Written request
From the passage on the Assyrian inscriptions, pull out the words beginning at "The discoveries made" and ending after "his seventh year.", unchanged.

Source
——

The discoveries made by Drs. Belck and Lehmann, however, have not been confined to
Vannic texts. At the sources of the Tigris Dr. Lehmann has found two Assyrian
inscriptions of the Assyrian king, Shalmaneser IL, one dated in his fifteenth and the other
in his thirty-first year, and relating to his campaigns against Aram of Ararat. He has
further found that the two inscriptions previously known to exist at the same spot, and
believed to belong to Tiglath-Ninip and Assur-nazir-pal, are really those of Shalmaneser
II., and refer to the war of his seventh year.

——

Entries about spatial positioning
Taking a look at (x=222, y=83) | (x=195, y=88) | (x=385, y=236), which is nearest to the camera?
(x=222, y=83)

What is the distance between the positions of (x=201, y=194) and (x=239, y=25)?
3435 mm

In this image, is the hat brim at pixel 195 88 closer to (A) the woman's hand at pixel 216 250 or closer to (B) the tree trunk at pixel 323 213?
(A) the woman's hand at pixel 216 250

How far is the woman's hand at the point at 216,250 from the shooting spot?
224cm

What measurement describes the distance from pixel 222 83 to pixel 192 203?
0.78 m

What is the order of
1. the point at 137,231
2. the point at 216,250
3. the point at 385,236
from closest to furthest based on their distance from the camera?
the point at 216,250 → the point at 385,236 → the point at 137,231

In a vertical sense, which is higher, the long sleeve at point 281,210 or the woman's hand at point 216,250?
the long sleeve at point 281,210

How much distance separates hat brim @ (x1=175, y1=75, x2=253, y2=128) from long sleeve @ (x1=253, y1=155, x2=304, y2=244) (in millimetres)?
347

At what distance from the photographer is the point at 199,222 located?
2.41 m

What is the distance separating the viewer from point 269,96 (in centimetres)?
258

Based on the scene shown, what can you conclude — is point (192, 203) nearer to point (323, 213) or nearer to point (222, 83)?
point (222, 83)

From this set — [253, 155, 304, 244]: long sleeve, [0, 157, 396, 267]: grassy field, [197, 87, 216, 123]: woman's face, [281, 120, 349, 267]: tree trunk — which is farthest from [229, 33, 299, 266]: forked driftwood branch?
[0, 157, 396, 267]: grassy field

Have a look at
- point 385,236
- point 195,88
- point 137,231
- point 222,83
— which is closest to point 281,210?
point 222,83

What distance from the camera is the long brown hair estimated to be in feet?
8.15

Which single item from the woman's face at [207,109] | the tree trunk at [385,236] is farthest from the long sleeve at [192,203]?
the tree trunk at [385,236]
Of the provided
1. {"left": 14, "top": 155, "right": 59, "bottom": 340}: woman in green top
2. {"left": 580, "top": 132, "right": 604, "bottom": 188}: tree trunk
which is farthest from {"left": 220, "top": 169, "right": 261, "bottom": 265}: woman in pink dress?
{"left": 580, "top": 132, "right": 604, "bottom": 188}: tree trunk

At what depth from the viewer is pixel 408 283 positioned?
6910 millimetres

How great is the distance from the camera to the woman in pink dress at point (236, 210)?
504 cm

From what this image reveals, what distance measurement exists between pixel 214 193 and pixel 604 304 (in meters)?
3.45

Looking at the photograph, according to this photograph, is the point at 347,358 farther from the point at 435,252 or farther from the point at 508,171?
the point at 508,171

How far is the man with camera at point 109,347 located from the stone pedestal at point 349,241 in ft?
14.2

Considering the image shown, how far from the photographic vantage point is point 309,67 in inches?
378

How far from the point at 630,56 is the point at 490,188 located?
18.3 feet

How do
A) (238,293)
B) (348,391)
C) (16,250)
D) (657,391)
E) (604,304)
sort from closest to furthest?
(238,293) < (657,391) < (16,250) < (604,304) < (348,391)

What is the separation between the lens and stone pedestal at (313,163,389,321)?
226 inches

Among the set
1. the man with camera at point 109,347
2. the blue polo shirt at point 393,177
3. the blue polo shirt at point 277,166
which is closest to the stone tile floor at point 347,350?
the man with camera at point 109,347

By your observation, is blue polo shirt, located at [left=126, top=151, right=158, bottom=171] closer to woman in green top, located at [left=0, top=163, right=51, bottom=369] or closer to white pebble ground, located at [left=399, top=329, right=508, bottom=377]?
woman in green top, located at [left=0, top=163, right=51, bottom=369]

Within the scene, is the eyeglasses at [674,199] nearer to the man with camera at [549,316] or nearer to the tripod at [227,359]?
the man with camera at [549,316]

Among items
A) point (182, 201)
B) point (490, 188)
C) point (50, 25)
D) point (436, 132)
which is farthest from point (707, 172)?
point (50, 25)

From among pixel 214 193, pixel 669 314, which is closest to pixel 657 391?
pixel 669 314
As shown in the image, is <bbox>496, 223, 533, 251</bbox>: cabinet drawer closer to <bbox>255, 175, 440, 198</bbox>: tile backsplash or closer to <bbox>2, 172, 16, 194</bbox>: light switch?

——

Output for this exercise
The discoveries made by Drs. Belck and Lehmann, however, have not been confined to
Vannic texts. At the sources of the Tigris Dr. Lehmann has found two Assyrian
inscriptions of the Assyrian king, Shalmaneser IL, one dated in his fifteenth and the other
in his thirty-first year, and relating to his campaigns against Aram of Ararat. He has
further found that the two inscriptions previously known to exist at the same spot, and
believed to belong to Tiglath-Ninip and Assur-nazir-pal, are really those of Shalmaneser
II., and refer to the war of his seventh year.